Request :: Rewrite the records below with "green foliage" swapped in for each occurrence of "green leaf". Keep all other text unchanged.

Supplied records ::
• • • • • • •

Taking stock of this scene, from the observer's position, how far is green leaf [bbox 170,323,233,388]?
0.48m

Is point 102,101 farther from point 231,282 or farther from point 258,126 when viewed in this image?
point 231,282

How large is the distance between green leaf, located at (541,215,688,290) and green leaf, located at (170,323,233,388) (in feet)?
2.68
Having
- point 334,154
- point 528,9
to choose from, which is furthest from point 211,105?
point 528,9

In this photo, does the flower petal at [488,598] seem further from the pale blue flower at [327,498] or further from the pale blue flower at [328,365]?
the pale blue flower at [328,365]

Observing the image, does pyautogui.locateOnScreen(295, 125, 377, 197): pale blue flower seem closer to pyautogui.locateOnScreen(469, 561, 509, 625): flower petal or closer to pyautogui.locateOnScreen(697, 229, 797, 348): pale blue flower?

• • • • • • •

Response ::
Taking stock of this scene, from the observer's position, how far is green foliage [bbox 170,323,233,388]?
0.48m

Is point 102,101 farther from point 231,282 or farther from point 258,126 when viewed in this image?
point 231,282

How large is the distance between green foliage, located at (541,215,688,290) and green foliage, located at (170,323,233,388) (in feet)?
2.68
Having
- point 334,154
- point 528,9
to choose from, which is furthest from point 211,105?
point 528,9

In this photo, does the flower petal at [488,598] seem further from the pale blue flower at [327,498] or further from the pale blue flower at [328,365]?
the pale blue flower at [328,365]

Observing the image, does pyautogui.locateOnScreen(295, 125, 377, 197): pale blue flower seem closer to pyautogui.locateOnScreen(469, 561, 509, 625): flower petal or closer to pyautogui.locateOnScreen(697, 229, 797, 348): pale blue flower?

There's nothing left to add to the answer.